If we rotate the $x$ and $y$ axes (along with our conic) to new axes $x'$ and $y'$, then the old coordinates, in terms of the new ones, are:
$x = x'\cos 45^{\circ} + y'\sin 45^{\circ} = \dfrac{\sqrt{2}}{2}(x' + y')$
$y = y'\cos 45^{\circ} - x'\sin 45^{\circ} = \dfrac{\sqrt{2}}{2}(y' - x')$
So the equation in our new coordinates is:
$\left( \dfrac{\sqrt{2}}{2}(x' + y')\right)^2 + \left(\dfrac{\sqrt{2}}{2}(x' + y')\right)\left(\dfrac{\sqrt{2}}{2}(y' - x')\right) + \left(\dfrac{\sqrt{2}}{2}(y' - x')\right)^2 = 3$ or:
$\dfrac{1}{2}(x'^2 + 2x'y' + y'^2) + \dfrac{1}{2}(y'^2 - x'^2) + \dfrac{1}{2}(y'^2 - 2x'y' + x'^2) = 3$, and cancelling and collecting terms:
$x'^2 + 3y'^2 = 6$
Compare these two plots:
x^2+xy+y^2=3 - Wolfram|Alpha
x^2 + 3y^2 = 6 - Wolfram|Alpha
Your book is right, I mis-read the question and rotated it CLOCKWISE.

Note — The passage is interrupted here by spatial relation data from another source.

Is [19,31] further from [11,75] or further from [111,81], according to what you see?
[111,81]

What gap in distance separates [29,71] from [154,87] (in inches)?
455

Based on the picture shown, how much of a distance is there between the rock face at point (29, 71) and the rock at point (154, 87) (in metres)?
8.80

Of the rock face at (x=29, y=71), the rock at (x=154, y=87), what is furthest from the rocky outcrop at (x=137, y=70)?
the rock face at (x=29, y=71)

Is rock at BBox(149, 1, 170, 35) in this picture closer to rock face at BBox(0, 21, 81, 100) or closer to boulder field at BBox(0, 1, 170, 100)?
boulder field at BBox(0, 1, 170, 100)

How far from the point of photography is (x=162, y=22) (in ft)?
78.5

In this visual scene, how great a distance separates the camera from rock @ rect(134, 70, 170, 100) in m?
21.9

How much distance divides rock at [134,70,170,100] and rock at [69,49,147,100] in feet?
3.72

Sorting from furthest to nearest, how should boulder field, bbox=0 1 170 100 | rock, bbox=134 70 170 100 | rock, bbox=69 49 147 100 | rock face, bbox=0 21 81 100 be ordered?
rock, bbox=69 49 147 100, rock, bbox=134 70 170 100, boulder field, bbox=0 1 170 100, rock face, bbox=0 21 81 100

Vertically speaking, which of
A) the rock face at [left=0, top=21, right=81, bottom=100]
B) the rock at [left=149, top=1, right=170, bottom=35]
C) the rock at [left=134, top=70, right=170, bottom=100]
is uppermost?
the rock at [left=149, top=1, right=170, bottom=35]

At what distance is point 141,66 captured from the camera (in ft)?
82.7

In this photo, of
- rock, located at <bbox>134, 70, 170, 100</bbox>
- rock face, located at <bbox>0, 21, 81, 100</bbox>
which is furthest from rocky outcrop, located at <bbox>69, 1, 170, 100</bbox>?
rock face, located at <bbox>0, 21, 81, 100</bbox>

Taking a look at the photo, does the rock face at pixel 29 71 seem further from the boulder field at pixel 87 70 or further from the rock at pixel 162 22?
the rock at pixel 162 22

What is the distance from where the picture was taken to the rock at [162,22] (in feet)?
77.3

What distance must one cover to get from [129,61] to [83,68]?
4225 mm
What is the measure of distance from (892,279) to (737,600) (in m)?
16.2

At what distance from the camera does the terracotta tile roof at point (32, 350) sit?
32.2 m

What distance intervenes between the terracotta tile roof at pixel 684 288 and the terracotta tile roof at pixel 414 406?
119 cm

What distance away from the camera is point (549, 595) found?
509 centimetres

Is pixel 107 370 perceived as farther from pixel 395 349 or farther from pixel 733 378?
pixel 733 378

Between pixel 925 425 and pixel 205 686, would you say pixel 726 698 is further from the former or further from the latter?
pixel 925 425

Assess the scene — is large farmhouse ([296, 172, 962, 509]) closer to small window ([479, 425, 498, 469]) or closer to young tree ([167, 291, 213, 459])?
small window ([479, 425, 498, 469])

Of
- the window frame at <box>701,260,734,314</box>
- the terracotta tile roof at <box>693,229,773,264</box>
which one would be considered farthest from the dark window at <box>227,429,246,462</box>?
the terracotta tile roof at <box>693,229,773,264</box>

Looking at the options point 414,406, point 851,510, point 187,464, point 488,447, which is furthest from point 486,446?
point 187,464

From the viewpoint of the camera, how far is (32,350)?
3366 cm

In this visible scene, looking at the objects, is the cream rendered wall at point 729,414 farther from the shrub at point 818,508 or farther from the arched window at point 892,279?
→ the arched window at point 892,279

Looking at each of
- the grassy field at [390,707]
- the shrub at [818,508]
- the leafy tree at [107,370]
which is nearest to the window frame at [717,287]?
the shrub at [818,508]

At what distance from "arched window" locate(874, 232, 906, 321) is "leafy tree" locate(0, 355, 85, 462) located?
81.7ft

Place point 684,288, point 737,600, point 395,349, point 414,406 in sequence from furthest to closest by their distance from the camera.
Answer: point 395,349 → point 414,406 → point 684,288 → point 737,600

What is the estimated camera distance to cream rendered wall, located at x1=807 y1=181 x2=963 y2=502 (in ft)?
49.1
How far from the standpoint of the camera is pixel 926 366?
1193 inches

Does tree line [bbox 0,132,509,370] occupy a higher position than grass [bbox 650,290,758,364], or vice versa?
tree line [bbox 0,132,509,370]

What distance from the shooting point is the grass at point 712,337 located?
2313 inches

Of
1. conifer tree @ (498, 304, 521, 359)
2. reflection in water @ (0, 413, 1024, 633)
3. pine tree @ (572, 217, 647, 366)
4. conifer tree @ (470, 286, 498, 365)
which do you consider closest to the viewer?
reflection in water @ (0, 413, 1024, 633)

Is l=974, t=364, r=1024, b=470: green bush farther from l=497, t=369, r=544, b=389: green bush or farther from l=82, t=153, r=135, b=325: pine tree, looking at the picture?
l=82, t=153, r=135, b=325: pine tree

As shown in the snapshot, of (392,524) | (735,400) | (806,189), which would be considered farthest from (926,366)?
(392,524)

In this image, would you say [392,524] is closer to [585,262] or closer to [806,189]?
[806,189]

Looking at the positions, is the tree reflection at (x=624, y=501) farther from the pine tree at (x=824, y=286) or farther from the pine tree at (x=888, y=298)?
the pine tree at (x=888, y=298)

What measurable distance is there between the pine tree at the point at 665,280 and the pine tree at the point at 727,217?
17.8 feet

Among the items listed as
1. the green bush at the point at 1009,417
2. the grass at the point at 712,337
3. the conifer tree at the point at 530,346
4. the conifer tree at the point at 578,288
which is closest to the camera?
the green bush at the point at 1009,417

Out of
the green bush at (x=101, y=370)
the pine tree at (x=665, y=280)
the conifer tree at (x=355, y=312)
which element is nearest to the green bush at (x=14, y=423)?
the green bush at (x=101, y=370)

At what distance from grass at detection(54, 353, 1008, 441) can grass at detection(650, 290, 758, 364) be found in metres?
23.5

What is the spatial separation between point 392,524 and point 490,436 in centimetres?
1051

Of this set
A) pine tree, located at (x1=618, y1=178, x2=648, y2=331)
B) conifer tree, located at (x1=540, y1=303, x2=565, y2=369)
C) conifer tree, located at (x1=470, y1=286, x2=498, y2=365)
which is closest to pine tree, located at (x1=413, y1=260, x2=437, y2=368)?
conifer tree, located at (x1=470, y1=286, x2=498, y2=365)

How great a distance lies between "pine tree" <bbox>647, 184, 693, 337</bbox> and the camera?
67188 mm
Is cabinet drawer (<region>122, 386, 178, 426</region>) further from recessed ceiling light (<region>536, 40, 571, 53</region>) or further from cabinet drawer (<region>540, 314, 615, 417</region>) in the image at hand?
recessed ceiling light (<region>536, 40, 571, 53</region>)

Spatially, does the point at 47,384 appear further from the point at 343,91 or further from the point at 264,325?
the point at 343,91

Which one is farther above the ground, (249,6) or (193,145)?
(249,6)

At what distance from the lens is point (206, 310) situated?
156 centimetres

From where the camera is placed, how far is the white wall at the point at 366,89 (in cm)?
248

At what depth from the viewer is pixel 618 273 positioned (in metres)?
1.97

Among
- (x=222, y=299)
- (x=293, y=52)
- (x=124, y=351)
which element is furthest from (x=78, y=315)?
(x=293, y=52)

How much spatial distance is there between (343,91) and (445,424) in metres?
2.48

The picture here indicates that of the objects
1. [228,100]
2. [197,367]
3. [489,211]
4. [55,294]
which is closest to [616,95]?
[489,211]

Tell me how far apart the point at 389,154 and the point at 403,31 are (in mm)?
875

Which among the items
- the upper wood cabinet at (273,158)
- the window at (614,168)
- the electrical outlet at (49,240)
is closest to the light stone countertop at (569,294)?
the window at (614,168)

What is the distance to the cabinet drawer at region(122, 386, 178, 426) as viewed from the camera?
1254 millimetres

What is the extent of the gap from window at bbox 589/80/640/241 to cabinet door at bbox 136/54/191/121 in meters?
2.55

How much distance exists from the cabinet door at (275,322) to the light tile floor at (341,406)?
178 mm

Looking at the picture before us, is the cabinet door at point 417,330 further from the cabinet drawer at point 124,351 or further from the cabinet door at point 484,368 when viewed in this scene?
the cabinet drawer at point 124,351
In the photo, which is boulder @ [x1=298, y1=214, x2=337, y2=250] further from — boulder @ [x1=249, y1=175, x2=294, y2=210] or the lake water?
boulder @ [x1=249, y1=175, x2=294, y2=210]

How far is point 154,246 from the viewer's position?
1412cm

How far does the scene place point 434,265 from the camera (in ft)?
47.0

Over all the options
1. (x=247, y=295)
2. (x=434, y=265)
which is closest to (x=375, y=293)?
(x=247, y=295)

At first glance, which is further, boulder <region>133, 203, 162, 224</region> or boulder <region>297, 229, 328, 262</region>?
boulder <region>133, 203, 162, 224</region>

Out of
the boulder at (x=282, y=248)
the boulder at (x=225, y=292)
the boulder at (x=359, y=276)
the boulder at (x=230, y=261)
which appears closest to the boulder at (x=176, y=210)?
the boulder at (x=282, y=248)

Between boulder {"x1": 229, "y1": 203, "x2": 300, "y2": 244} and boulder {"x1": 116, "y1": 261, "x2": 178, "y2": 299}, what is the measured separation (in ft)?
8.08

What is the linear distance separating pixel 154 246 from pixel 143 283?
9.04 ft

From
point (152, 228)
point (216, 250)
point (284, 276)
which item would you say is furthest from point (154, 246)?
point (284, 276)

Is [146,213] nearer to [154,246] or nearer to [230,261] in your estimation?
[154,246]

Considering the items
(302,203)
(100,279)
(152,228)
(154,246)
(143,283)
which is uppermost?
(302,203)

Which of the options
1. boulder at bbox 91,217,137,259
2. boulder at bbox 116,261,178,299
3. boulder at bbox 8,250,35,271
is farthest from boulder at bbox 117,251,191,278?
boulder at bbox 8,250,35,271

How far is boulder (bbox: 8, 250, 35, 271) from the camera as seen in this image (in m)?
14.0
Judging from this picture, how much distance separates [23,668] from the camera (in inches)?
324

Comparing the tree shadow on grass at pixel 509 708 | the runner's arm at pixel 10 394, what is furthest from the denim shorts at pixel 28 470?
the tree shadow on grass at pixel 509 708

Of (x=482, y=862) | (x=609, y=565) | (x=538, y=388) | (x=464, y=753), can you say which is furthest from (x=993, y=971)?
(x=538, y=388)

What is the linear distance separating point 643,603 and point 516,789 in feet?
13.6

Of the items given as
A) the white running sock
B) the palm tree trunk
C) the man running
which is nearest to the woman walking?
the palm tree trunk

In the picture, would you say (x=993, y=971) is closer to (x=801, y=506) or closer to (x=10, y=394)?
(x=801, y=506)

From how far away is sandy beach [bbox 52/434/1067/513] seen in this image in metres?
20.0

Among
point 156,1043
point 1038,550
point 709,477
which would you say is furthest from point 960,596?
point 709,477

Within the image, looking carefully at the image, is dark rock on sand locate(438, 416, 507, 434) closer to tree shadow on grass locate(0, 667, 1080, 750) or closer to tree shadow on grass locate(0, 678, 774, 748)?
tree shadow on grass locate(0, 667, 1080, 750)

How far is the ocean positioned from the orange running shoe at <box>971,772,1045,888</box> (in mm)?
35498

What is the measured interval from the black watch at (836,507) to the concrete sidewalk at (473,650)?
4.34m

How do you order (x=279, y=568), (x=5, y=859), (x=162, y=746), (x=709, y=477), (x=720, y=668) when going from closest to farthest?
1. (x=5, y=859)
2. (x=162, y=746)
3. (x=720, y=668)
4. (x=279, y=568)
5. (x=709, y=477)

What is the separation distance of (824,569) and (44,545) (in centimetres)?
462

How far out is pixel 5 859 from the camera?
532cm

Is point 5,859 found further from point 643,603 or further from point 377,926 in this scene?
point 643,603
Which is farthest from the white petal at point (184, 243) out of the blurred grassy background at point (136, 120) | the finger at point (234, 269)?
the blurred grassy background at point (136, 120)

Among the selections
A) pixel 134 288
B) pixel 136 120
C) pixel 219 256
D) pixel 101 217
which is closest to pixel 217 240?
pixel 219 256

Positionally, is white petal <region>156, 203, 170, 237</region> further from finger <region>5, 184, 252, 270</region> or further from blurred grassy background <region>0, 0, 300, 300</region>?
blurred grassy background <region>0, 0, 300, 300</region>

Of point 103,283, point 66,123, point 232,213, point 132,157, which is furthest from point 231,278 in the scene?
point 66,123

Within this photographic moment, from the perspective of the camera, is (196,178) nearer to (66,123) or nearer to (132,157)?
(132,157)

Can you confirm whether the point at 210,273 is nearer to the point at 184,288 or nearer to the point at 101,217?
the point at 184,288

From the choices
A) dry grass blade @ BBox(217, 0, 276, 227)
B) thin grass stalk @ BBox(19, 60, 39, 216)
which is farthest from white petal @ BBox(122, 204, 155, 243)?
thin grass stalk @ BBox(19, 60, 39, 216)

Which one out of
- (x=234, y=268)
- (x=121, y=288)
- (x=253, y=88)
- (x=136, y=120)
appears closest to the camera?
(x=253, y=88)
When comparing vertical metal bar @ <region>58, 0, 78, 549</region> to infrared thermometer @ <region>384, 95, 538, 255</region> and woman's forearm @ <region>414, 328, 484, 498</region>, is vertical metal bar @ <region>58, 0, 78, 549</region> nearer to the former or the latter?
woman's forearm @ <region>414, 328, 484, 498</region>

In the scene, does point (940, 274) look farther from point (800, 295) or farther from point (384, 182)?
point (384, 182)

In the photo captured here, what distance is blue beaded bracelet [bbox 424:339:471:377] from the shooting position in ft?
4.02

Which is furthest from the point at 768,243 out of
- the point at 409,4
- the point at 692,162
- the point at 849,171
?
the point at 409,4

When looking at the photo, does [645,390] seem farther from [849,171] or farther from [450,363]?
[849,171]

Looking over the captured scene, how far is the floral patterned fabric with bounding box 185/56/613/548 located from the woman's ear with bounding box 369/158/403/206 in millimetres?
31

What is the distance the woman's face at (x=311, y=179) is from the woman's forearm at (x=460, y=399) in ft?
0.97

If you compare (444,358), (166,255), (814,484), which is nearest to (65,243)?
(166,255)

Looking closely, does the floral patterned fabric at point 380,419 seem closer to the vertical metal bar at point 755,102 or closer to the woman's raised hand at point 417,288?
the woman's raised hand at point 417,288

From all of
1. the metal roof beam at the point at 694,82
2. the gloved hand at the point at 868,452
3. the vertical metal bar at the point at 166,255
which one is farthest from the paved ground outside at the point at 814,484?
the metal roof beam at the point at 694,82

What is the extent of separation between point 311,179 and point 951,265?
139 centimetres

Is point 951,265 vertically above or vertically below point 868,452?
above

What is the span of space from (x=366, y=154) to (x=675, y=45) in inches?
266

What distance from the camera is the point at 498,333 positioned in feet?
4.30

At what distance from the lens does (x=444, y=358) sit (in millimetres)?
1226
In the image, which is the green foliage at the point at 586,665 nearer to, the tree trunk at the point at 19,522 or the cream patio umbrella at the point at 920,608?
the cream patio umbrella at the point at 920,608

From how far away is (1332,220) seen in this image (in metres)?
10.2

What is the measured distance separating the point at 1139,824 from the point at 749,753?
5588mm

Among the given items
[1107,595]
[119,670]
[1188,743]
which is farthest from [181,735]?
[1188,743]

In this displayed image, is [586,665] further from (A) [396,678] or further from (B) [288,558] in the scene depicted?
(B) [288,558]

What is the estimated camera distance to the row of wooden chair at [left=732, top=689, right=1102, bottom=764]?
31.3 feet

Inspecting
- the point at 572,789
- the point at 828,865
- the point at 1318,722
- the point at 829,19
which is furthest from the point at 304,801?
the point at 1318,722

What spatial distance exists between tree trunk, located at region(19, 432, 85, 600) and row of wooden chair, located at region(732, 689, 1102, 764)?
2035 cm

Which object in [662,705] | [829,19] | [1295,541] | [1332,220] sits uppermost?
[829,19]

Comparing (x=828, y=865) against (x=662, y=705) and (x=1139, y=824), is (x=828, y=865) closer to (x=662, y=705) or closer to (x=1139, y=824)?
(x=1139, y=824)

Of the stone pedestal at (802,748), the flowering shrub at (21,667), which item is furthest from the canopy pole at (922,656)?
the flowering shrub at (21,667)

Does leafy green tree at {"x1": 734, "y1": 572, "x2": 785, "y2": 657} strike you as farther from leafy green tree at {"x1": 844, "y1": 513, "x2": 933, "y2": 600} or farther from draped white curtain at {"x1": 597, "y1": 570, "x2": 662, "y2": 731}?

If we rotate it counter-clockwise, the formula for $x',y'$ are:
$x = x'\cos 45^{\circ} - y'\sin 45^{\circ} = \dfrac{\sqrt{2}}{2}(x' - y')$
$y = y'\cos 45^{\circ} + x'\sin 45^{\circ} = \dfrac{\sqrt{2}}{2}(x' + y')$
which leads to:
$\left( \dfrac{\sqrt{2}}{2}(x' - y')\right)^2 + \left(\dfrac{\sqrt{2}}{2}(x' = y')\right)\left(\dfrac{\sqrt{2}}{2}(x' + y')\right) + \left(\dfrac{\sqrt{2}}{2}(x' + y')\right)^2 = 3$
$\dfrac{1}{2}(x'^2 - 2x'y' + y'^2) + \dfrac{1}{2}(x'^2 - y'^2) + \dfrac{1}{2}(x'^2 + 2x'y' + y'^2) = 3$
$3x'^2 + y'^2 = 6$, as your book says, with this plot:
3x^2 + y^2 = 6 - Wolfram|Alpha
I apologize for the mix-up, I "turned it the wrong way"